The Kaostheory North Coast Group is making waves
Two young men from the north coast of Kaua’i, originally from New Jersey and Texas respectively, formed a rock band for two during the pandemic, producing musical singles that take off and inspire others across the country .
Luke Reynolds, 20, of Kilauea, and Logan Krest, 19, of Princeville, have made waves with their music, even astonishing themselves.
“We recently debuted at No. 12 on the iTunes Alternative Rankings in the US,” said Reynolds.
“We did over 350,000 streams on Spotify and over 125,000 streams on our music video in less than three weeks. Based on the success of our third single, “All I Know,” iHeartRadio Honolulu’s head of programming contacted us to launch our song on iHeartRadio Star 101.9 Hawai’i’s Alternative. “
Reynolds and Krest formed their group, Kaostheory, after meeting through Reynold’s younger sister, Lily Reynolds.

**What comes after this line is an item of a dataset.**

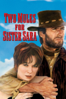 Don Siegel - Two Mules For Sister Sara  artwork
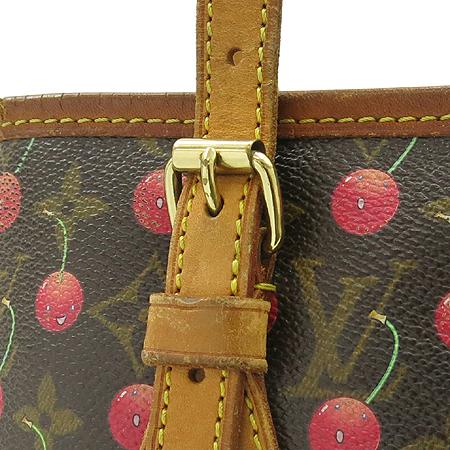 Louis Vuitton(루이비통) M95012 모노그램 캔버스 체리 바겟 숄더 겸 토트백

“We released three singles on all streaming platforms,” Reynolds said. “The first single we released was an alternate mix of rock and hip-hop called ‘Bape Glowing’. Our second single was a ripped pop-punk anthem called “Blood Stained Diary”. Our third and most recent single is called “All I Know”, with Nathan James. “
Kaostheory came up with their band’s name after listening to their manager, Luke Reynolds’ father, Dan Reynold’s suggestion.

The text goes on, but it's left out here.